Pick out every line of the data below that contains the string "instances", and copy each of those lines in full. Only matches with the same uppercase and lowercase letters count.
━━━━━━━━━━━━━━━━
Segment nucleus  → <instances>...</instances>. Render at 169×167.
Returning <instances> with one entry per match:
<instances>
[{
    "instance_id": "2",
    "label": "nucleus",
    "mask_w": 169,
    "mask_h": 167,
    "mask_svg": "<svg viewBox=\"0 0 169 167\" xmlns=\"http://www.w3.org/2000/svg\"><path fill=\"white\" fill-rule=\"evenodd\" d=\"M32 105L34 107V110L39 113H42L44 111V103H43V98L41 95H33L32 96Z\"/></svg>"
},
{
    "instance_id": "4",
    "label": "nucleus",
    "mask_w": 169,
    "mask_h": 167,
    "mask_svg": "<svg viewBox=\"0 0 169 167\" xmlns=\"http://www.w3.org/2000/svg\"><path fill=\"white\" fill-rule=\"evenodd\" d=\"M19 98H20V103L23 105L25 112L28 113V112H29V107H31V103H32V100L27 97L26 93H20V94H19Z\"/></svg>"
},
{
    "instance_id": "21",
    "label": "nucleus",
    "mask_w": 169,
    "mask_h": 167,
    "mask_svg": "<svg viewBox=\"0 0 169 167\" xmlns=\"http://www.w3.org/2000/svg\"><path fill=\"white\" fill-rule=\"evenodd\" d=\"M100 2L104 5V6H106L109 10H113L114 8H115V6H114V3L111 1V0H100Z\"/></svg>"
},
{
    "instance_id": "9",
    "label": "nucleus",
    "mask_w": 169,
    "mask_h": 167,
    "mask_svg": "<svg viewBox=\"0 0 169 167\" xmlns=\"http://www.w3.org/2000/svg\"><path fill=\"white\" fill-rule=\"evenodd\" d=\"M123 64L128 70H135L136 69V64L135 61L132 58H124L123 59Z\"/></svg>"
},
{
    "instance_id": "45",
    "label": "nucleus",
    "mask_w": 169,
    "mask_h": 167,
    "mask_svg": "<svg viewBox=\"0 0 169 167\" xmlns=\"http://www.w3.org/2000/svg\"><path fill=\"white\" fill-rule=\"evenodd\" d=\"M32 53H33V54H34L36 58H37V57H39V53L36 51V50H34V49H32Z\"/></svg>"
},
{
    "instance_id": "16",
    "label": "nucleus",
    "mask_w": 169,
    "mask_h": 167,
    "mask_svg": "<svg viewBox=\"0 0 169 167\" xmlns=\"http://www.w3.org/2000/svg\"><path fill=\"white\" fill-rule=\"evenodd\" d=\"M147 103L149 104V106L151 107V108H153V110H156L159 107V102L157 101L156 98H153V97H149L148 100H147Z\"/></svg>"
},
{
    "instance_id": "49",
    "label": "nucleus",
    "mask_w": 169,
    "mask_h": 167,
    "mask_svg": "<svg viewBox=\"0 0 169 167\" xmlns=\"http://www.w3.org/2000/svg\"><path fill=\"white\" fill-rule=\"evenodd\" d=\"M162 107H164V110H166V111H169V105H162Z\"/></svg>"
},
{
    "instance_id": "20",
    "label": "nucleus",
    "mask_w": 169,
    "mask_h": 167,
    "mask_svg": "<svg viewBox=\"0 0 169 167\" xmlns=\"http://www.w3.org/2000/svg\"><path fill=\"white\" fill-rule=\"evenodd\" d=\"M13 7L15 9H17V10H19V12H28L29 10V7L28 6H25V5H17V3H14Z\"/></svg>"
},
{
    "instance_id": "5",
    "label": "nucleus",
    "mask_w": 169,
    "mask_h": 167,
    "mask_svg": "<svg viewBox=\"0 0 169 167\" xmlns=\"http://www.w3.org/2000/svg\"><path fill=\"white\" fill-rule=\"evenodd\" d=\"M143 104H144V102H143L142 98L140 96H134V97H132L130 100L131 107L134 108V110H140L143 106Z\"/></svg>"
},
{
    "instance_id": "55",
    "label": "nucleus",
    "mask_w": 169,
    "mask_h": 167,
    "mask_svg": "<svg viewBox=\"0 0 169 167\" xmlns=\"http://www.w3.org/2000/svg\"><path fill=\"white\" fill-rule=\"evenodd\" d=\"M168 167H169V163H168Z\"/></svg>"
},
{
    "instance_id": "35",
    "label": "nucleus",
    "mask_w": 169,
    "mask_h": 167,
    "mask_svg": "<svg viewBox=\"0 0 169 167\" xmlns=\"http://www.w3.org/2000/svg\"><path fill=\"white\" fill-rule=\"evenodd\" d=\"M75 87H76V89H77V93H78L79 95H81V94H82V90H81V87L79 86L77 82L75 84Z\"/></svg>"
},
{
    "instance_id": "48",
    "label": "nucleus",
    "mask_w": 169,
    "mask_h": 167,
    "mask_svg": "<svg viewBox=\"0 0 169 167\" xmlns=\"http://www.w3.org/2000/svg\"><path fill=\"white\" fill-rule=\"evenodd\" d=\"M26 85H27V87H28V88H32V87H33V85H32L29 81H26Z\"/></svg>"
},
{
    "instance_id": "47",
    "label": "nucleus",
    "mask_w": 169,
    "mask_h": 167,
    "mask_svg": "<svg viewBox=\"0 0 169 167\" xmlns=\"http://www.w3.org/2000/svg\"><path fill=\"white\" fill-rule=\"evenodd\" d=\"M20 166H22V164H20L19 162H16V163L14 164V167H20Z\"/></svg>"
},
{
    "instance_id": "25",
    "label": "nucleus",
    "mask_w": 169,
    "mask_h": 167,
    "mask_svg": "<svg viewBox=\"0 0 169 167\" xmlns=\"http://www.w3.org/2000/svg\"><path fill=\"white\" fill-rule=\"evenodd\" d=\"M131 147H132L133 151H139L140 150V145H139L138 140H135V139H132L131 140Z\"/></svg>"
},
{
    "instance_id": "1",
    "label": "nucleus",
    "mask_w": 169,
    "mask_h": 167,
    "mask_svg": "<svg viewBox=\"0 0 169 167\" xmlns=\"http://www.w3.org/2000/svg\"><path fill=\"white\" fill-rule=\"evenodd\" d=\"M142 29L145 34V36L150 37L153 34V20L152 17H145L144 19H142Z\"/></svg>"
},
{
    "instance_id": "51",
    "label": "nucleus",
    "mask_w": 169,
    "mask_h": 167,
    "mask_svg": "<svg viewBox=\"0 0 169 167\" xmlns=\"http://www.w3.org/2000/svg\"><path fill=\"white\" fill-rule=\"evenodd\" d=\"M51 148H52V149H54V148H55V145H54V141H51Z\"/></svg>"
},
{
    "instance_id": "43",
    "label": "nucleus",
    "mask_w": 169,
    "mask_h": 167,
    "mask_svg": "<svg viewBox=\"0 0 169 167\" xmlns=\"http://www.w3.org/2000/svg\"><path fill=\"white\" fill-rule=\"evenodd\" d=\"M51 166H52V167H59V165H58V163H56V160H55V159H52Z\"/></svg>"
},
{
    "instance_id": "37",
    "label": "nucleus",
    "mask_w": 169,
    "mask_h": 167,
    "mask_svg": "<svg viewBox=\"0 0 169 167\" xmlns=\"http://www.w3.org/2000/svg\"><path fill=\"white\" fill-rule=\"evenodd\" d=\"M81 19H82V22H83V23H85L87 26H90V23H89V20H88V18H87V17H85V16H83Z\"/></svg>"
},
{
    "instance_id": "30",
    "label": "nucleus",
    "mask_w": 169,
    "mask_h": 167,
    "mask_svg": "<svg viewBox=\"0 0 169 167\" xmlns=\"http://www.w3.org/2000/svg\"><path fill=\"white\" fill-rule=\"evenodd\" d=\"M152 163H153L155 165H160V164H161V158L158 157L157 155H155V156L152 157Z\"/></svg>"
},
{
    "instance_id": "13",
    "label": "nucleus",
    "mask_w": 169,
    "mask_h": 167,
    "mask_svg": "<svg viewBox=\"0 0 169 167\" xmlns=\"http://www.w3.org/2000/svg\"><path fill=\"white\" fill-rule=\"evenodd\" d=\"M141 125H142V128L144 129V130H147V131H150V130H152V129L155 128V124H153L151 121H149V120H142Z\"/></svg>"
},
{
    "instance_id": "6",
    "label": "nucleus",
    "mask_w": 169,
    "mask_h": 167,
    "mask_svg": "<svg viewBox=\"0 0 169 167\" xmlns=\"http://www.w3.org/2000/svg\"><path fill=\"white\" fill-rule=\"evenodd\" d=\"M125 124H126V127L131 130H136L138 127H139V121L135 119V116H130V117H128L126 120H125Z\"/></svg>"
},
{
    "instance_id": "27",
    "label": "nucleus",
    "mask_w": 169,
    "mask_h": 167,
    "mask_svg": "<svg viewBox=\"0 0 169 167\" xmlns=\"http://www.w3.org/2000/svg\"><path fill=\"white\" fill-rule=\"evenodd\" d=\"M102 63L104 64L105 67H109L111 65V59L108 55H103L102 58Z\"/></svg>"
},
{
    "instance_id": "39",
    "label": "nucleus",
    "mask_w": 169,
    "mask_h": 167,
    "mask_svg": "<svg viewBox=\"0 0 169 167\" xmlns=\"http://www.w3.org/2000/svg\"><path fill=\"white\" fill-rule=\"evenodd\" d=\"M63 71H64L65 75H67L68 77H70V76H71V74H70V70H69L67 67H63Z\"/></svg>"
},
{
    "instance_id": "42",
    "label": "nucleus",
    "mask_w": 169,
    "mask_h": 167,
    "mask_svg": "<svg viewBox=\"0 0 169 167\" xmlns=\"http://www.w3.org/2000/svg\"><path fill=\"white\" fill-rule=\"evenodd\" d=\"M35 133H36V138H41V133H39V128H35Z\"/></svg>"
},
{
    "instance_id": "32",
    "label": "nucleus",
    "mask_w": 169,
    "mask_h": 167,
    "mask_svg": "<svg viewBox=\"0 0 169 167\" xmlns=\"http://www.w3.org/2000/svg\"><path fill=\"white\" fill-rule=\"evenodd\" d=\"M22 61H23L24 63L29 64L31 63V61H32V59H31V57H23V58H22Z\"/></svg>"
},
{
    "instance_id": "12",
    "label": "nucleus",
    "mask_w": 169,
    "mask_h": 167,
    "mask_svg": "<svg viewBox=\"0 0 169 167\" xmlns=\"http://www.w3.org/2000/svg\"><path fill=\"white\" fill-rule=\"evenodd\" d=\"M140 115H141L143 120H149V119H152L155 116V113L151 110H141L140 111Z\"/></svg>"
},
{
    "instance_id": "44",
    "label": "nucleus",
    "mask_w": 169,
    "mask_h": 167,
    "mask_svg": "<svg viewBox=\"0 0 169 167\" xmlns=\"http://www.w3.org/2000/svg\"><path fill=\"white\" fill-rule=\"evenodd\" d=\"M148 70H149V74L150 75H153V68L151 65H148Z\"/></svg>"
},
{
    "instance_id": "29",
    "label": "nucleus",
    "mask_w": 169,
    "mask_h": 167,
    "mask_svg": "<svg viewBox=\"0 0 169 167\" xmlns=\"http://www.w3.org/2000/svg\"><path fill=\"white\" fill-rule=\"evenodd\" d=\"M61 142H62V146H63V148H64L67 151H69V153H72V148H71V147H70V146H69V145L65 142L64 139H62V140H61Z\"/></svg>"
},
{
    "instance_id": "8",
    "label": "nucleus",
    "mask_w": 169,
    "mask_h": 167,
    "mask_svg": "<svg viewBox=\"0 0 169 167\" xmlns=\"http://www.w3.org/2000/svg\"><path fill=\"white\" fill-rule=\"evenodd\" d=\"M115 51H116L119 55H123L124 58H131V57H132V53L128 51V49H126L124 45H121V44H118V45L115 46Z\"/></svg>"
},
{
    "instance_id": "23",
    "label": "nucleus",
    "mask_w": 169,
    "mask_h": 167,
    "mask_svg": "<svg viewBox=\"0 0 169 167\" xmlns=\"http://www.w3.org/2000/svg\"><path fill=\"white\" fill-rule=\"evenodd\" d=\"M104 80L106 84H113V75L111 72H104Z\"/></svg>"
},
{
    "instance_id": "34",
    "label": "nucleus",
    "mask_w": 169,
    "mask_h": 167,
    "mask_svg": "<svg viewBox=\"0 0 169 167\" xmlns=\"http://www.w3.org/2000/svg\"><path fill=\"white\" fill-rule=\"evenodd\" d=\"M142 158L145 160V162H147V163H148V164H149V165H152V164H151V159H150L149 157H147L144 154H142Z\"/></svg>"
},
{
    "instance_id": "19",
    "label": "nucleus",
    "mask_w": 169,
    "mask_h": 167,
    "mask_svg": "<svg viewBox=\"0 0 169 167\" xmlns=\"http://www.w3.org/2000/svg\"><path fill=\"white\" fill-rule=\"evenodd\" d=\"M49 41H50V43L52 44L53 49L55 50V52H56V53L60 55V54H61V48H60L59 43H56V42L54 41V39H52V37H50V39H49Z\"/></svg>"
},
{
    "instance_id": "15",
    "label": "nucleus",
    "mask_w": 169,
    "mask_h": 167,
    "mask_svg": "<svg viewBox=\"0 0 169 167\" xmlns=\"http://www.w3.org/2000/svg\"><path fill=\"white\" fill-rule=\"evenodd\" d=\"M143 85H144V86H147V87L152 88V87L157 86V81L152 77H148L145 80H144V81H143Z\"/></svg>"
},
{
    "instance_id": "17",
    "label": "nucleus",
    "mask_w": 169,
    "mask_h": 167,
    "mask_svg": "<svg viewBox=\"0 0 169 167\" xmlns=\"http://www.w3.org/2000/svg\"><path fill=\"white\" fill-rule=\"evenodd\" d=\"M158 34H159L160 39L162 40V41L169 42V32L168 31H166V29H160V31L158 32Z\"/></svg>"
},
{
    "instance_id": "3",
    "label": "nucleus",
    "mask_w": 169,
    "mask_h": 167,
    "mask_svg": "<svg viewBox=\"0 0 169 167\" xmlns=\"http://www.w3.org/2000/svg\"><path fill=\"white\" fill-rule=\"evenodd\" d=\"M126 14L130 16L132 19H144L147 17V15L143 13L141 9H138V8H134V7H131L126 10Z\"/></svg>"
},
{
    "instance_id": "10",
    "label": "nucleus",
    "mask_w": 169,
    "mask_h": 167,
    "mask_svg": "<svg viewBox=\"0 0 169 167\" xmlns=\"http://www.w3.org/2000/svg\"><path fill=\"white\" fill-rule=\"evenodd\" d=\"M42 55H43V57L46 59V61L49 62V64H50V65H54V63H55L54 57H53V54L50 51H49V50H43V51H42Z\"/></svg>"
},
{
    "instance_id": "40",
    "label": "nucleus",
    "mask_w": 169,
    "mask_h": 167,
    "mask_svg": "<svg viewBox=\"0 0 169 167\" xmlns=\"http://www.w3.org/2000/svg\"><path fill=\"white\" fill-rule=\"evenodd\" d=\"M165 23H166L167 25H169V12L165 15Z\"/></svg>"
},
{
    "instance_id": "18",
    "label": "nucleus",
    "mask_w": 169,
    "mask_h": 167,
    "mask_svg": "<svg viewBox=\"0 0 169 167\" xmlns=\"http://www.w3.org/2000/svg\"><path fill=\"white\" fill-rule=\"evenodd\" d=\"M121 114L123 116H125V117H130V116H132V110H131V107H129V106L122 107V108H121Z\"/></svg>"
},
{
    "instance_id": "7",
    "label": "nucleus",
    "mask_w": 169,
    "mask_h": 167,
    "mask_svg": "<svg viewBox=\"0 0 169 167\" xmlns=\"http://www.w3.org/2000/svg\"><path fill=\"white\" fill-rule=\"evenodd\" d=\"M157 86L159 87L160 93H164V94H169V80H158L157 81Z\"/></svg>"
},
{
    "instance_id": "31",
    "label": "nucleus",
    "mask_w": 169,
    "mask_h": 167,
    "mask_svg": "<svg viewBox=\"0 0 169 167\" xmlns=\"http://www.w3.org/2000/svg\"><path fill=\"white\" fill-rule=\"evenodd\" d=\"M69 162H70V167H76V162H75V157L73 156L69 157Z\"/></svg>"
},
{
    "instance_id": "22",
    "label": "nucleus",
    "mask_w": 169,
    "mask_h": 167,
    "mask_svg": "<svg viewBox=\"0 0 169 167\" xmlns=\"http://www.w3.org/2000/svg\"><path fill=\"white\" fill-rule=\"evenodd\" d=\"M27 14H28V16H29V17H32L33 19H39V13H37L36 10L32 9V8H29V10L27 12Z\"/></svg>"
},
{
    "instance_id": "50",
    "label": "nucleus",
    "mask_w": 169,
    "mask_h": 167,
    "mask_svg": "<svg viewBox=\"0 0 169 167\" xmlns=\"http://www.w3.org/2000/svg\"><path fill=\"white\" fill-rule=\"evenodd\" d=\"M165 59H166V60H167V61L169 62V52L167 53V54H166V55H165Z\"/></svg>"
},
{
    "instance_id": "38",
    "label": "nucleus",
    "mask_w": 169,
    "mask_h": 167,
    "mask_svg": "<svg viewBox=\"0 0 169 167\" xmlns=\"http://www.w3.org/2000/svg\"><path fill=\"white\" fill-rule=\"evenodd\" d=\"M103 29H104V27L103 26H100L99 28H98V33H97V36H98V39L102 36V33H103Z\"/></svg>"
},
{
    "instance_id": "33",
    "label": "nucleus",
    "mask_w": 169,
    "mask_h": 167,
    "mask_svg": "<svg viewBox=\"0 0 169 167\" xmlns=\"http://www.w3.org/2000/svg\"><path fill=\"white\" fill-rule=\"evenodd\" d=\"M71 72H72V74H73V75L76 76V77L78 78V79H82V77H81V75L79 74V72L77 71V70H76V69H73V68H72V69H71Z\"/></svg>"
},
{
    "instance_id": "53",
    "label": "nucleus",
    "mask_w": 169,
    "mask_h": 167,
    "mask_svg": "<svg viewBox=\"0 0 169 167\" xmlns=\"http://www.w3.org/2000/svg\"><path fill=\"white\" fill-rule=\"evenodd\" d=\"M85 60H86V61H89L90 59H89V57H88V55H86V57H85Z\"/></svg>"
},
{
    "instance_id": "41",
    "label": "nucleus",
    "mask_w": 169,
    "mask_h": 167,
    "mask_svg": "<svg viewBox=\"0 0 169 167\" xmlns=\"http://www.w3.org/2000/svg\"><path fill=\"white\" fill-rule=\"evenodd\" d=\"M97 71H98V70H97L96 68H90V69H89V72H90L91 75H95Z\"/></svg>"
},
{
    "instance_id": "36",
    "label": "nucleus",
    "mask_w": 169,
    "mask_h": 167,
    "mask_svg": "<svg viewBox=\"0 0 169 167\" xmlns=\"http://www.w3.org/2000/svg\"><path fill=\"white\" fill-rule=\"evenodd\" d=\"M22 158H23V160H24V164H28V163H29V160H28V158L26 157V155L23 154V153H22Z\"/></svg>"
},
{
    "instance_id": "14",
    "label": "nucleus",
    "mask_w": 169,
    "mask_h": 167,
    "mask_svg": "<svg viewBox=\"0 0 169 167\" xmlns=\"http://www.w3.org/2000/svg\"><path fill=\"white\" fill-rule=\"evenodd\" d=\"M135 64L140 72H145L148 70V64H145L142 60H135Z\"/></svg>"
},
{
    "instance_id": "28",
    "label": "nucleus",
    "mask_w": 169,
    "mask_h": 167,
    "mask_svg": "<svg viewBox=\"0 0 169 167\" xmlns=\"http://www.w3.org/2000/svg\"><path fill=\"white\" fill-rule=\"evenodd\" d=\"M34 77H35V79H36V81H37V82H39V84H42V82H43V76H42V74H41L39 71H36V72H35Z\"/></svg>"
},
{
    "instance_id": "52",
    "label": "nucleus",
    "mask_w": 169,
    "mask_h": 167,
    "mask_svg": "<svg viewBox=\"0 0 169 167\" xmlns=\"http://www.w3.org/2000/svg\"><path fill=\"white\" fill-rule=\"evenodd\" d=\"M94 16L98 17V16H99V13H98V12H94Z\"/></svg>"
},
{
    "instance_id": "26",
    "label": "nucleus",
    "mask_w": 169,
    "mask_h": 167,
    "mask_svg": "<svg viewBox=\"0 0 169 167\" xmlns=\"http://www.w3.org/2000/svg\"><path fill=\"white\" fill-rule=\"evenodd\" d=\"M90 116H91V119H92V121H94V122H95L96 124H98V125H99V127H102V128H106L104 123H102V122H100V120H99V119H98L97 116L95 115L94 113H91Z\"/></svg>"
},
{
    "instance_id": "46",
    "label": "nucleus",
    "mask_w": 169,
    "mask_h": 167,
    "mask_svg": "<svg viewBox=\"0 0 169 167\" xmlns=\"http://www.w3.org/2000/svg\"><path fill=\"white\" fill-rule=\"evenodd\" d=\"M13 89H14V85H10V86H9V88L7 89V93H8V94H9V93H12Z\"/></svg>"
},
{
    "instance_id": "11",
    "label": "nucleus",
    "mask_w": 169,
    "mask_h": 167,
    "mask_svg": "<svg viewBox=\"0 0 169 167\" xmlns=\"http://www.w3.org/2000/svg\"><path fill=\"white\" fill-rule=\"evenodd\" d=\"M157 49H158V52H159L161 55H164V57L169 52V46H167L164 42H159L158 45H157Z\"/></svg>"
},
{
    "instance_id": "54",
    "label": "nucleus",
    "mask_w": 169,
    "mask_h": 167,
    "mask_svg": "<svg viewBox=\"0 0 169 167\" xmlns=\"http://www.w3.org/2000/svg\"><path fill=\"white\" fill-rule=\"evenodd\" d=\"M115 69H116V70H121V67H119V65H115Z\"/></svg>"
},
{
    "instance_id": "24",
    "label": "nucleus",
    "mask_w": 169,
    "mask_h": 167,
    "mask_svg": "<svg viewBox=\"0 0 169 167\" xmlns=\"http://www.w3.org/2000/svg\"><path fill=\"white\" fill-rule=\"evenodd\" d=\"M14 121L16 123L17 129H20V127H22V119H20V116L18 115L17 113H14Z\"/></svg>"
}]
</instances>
━━━━━━━━━━━━━━━━
*RESPONSE TO THIS EXERCISE*:
Segment nucleus  → <instances>...</instances>. Render at 169×167.
Returning <instances> with one entry per match:
<instances>
</instances>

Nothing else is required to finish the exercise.